[start of Record excerpts]

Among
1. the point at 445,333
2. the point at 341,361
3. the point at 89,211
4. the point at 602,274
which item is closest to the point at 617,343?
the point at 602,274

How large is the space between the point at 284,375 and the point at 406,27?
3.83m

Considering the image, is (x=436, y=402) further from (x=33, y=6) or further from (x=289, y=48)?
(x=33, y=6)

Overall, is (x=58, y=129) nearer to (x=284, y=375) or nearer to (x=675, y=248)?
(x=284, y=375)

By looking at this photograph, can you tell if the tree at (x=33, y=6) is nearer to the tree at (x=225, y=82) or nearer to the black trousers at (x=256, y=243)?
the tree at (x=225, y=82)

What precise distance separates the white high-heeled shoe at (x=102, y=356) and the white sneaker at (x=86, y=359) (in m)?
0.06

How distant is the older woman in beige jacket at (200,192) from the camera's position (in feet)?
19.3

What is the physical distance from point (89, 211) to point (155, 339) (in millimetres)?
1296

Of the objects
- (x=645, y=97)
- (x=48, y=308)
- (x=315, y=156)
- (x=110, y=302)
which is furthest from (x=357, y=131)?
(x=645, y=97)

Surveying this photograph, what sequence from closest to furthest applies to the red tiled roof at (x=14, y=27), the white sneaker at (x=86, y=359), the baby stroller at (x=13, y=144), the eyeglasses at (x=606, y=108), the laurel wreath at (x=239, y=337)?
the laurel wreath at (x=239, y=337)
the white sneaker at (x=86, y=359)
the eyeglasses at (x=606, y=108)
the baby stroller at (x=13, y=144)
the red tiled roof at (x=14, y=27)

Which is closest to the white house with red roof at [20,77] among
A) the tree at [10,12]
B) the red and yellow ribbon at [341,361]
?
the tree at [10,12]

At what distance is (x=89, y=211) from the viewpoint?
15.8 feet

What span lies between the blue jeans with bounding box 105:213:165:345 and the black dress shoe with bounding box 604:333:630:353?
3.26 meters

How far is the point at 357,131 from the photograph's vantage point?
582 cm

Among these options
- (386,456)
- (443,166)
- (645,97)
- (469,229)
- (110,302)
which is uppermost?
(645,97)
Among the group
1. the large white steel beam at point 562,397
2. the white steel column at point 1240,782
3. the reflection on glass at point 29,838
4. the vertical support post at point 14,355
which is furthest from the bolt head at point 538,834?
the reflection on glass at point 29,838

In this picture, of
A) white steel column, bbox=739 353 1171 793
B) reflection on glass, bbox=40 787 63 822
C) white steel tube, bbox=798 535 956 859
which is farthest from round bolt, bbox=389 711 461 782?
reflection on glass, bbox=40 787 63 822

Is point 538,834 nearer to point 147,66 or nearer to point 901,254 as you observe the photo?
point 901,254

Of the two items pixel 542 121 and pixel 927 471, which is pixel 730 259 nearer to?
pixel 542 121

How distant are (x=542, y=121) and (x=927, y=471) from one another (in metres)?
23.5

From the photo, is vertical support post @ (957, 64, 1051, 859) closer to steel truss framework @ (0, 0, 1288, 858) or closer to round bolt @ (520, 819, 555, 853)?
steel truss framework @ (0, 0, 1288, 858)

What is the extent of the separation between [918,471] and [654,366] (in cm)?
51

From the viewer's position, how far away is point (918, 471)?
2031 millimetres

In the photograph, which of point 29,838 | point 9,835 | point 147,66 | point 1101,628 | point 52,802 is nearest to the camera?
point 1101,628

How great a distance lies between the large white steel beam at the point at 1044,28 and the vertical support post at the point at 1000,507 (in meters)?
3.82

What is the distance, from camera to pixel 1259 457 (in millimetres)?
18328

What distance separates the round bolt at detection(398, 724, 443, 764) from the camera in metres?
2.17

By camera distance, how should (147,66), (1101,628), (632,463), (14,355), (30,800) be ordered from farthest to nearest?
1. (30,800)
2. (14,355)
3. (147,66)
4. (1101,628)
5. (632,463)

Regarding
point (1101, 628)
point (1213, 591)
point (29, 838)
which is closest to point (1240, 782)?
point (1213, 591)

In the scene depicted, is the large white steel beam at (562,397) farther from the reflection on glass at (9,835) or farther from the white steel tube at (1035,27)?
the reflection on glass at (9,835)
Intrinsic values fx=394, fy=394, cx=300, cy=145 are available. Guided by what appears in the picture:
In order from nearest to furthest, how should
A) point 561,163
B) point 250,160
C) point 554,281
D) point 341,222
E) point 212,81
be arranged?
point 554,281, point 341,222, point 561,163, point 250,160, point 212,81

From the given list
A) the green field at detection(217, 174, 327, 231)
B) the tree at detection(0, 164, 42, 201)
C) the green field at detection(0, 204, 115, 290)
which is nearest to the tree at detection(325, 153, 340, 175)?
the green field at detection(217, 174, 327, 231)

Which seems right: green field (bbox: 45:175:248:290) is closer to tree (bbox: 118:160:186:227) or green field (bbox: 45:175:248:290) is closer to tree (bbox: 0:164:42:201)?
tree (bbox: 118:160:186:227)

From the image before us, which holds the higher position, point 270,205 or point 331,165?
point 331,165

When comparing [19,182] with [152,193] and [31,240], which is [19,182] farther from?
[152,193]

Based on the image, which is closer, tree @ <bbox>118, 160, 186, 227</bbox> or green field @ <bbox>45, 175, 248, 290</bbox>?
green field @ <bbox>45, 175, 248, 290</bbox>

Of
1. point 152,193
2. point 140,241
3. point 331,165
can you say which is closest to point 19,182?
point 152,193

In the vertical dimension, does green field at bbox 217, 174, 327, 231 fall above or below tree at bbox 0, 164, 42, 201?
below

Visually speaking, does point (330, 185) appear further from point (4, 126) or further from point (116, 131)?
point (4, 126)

[end of Record excerpts]

Exactly as shown, repeat every record.

Among
1. the point at 445,333
2. the point at 341,361
3. the point at 89,211
4. the point at 602,274
which item is closest to the point at 617,343?
the point at 602,274

How large is the space between the point at 284,375 and the point at 406,27?
3.83m

Considering the image, is (x=436, y=402) further from (x=33, y=6) or further from (x=289, y=48)?
(x=33, y=6)

Overall, is (x=58, y=129) nearer to (x=284, y=375) or nearer to (x=675, y=248)?
(x=284, y=375)

By looking at this photograph, can you tell if the tree at (x=33, y=6) is nearer to the tree at (x=225, y=82) or nearer to the black trousers at (x=256, y=243)?
the tree at (x=225, y=82)

What precise distance separates the white high-heeled shoe at (x=102, y=356) and the white sneaker at (x=86, y=359) (in m)?
0.06

How distant is the older woman in beige jacket at (200,192) from the camera's position (in feet)?
19.3

What is the physical distance from point (89, 211) to point (155, 339) (in millimetres)?
1296

Of the objects
- (x=645, y=97)
- (x=48, y=308)
- (x=315, y=156)
- (x=110, y=302)
which is furthest from (x=357, y=131)?
(x=645, y=97)

Surveying this photograph, what sequence from closest to furthest applies to the red tiled roof at (x=14, y=27), the white sneaker at (x=86, y=359), the baby stroller at (x=13, y=144), the eyeglasses at (x=606, y=108), the laurel wreath at (x=239, y=337)?
the laurel wreath at (x=239, y=337)
the white sneaker at (x=86, y=359)
the eyeglasses at (x=606, y=108)
the baby stroller at (x=13, y=144)
the red tiled roof at (x=14, y=27)

Which is closest to the white house with red roof at [20,77] among
A) the tree at [10,12]
B) the red and yellow ribbon at [341,361]
?
the tree at [10,12]

At what distance is (x=89, y=211) from the viewpoint?
15.8 feet

What span lies between the blue jeans with bounding box 105:213:165:345 and the black dress shoe with bounding box 604:333:630:353?
3.26 meters

How far is the point at 357,131 from the photograph's vantage point?
582 cm

Among these options
- (386,456)
- (443,166)
- (645,97)
- (469,229)
- (110,302)
which is uppermost?
(645,97)
Among the group
1. the large white steel beam at point 562,397
2. the white steel column at point 1240,782
3. the reflection on glass at point 29,838
4. the vertical support post at point 14,355
which is furthest from the bolt head at point 538,834?
the reflection on glass at point 29,838

In this picture, of
A) white steel column, bbox=739 353 1171 793
B) reflection on glass, bbox=40 787 63 822
C) white steel tube, bbox=798 535 956 859
which is farthest from round bolt, bbox=389 711 461 782?
reflection on glass, bbox=40 787 63 822

Is point 538,834 nearer to point 147,66 or nearer to point 901,254 as you observe the photo?
point 901,254

Of the two items pixel 542 121 and pixel 927 471, which is pixel 730 259 nearer to?
pixel 542 121

How distant are (x=542, y=121) and (x=927, y=471) from one another (in metres)?
23.5

From the photo, is vertical support post @ (957, 64, 1051, 859) closer to steel truss framework @ (0, 0, 1288, 858) or closer to round bolt @ (520, 819, 555, 853)?
steel truss framework @ (0, 0, 1288, 858)

What is the extent of the separation between [918,471] and [654,366] (in cm)?
51

From the viewer's position, how far away is point (918, 471)?
2031 millimetres

In the photograph, which of point 29,838 | point 9,835 | point 147,66 | point 1101,628 | point 52,802 is nearest to the camera?
point 1101,628

How great a distance lies between the large white steel beam at the point at 1044,28 and the vertical support post at the point at 1000,507 (in meters)?
3.82

What is the distance, from camera to pixel 1259 457 (in millimetres)?
18328

What distance separates the round bolt at detection(398, 724, 443, 764) from the camera in metres?
2.17

By camera distance, how should (147,66), (1101,628), (632,463), (14,355), (30,800) be ordered from farthest to nearest?
1. (30,800)
2. (14,355)
3. (147,66)
4. (1101,628)
5. (632,463)

Regarding
point (1101, 628)
point (1213, 591)
point (29, 838)
which is closest to point (1240, 782)?
point (1213, 591)

In the scene depicted, is the large white steel beam at (562,397) farther from the reflection on glass at (9,835) or farther from the white steel tube at (1035,27)?
the reflection on glass at (9,835)
Intrinsic values fx=394, fy=394, cx=300, cy=145 are available. Guided by what appears in the picture:
In order from nearest to furthest, how should
A) point 561,163
B) point 250,160
C) point 554,281
D) point 341,222
E) point 212,81
be arranged?
point 554,281, point 341,222, point 561,163, point 250,160, point 212,81

From the given list
A) the green field at detection(217, 174, 327, 231)
B) the tree at detection(0, 164, 42, 201)
C) the green field at detection(0, 204, 115, 290)
which is nearest to the tree at detection(325, 153, 340, 175)?
the green field at detection(217, 174, 327, 231)

Which seems right: green field (bbox: 45:175:248:290) is closer to tree (bbox: 118:160:186:227) or green field (bbox: 45:175:248:290) is closer to tree (bbox: 0:164:42:201)?
tree (bbox: 118:160:186:227)

From the image before us, which holds the higher position, point 270,205 or point 331,165?
point 331,165

When comparing [19,182] with [152,193] and [31,240], which is [19,182] farther from?
[152,193]

Based on the image, which is closer, tree @ <bbox>118, 160, 186, 227</bbox> or green field @ <bbox>45, 175, 248, 290</bbox>?
green field @ <bbox>45, 175, 248, 290</bbox>

Of
1. point 152,193
2. point 140,241
3. point 331,165
can you say which is closest to point 19,182?
point 152,193

In the vertical dimension, does green field at bbox 217, 174, 327, 231 fall above or below tree at bbox 0, 164, 42, 201?
below

Visually speaking, does point (330, 185) appear further from point (4, 126) or further from point (116, 131)?
point (4, 126)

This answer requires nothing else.